Some other thoughts from one of the league’s best defenders:
• Allen had a lot of praise for the growing diversity of James’ game. The book on defending the James/Wade pick-and-roll, with James as the screener, has always been either to switch defenders or have LeBron’s defender jump out briefly onto Wade to cut him off while Wade’s defender ducks under the screen.
Allen says those are less appealing options now. James can post up smaller players on switches, and if James’ defender leaves him even for a second to help on Wade, James can either cut to the basket or flare out for an open jumper.
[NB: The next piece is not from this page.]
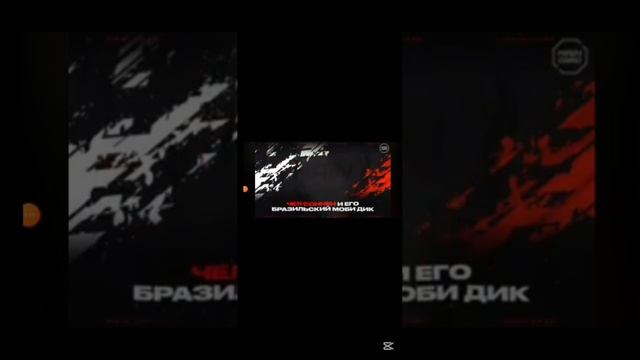 бойцы которые бьются в UFC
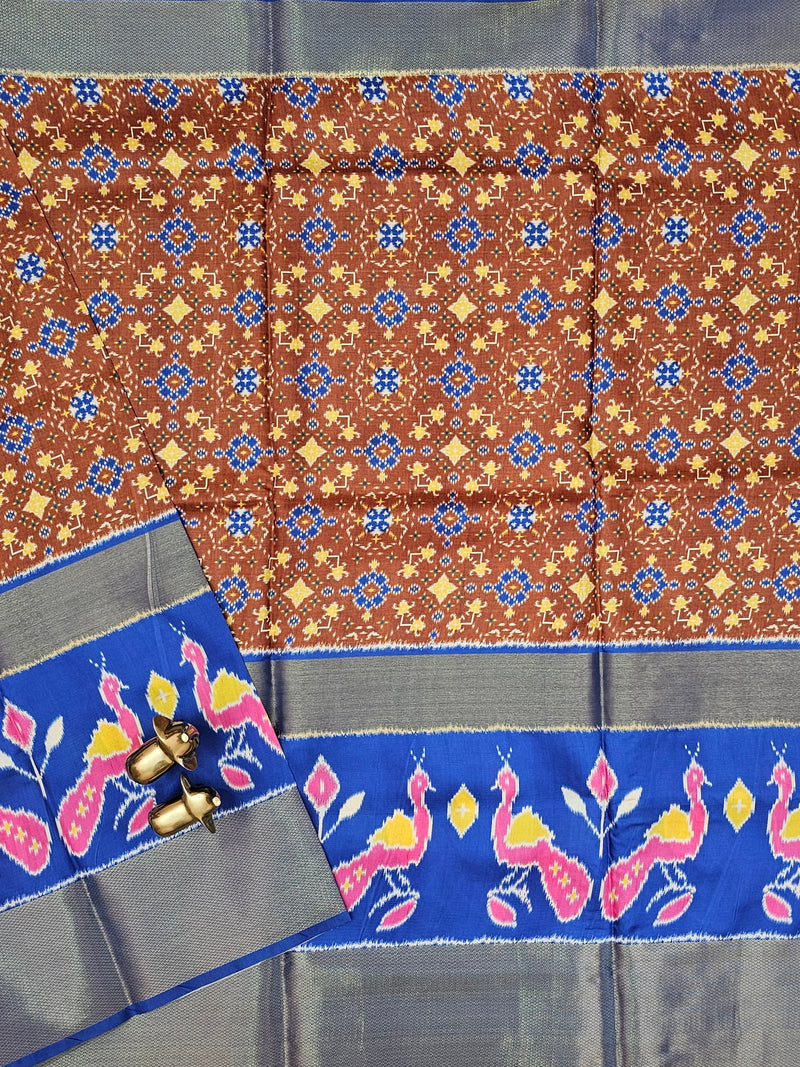 Pochampally Art Silk Saree - Brown with Blue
“He’s hitting those 15-footers like they’re warm-ups now,” Allen said. “He’s just squaring up beautifully and hitting them. And he can post you more now. He can hit you with backdoor cuts. He’s got everything in his game now. People try to bash him, but he’s put his team in this position and he’s putting up video-game numbers.”
• As for the Westbrook/Durant pick-and-roll up top, Allen says Westbrook’s improved jumper has rendered the classic strategy against it more risky. Teams often have Westbrook’s defender go way under the Durant pick while Durant’s guy sticks to the scoring champion, because leaving him even for a second is too dangerous, given Durant’s pinpoint jumper. “We tried that in Game 7 last season [in the Thunder-Grizzlies second-round series], and Westbrook hit like eight jumpers in a row,” Allen said.
• He recommended that the Heat trap Durant aggressively when he pops up off a screen from one of his big men on the wing. Miami did that in the regular season, and because the big man guarding the screener is responsible for that double team, that strategy will leave the screener open rolling to the rim. Allen says you have to live with that. “You gotta make Durant pass to [Serge] Ibaka and Perk [Kendrick Perkins],” Allen said. “Again, pick your poison.”
Several other players I talked to, including Jerry Stackhouse, who was on the Heat for part of last season, suggested that a well-timed shove as Durant curls around the screen can also help. Officials often can’t see such a nudge amid the crowd of players, Stackhouse said, and they might mistake some shove-induced momentum shift as Durant’s natural acceleration around the pick.
• Lastly, you can count Allen among those regretting the decline in old-school post play around the league: “Perk is probably the only real post man in this series, and they don’t really want him to do that stuff,” Allen said. “He’s a defender. Chris Bosh? He’s a jump shooter as opposed to a real banger. You look at those older teams, and you had Wilt Chamberlain and Hakeem Olajuwon and Patrick Ewing, and those guys would really bang you on the block. Even Bill Cartwright would get the ball for the Bulls sometimes down there! You could never have told those guys that one day we’d get a Finals that would be a straight-up perimeter game.”